▶ **Provided material**

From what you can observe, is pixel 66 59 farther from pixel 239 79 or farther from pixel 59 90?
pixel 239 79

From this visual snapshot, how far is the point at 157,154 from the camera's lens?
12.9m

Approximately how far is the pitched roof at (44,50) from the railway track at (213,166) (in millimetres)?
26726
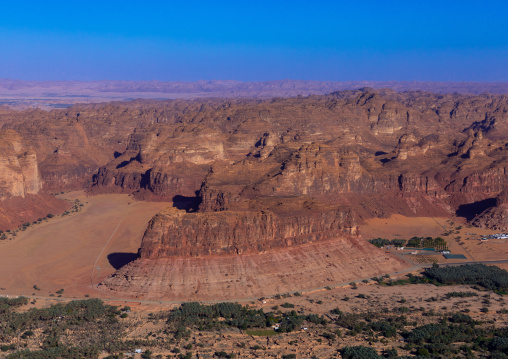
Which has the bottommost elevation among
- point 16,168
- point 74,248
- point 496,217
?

▶ **Set problem**
Please render the lines above as a Markdown table with the columns Row and Line, numbering the rows and omitting blank lines and the pictures.

▶ **Solution to this exercise**
| Row | Line |
|---|---|
| 1 | From what you can observe, is pixel 66 59 farther from pixel 239 79 or farther from pixel 59 90? |
| 2 | pixel 239 79 |
| 3 | From this visual snapshot, how far is the point at 157,154 from the camera's lens? |
| 4 | 12.9m |
| 5 | Approximately how far is the pitched roof at (44,50) from the railway track at (213,166) (in millimetres)? |
| 6 | 26726 |
| 7 | Which has the bottommost elevation among |
| 8 | - point 16,168 |
| 9 | - point 74,248 |
| 10 | - point 496,217 |
| 11 | ? |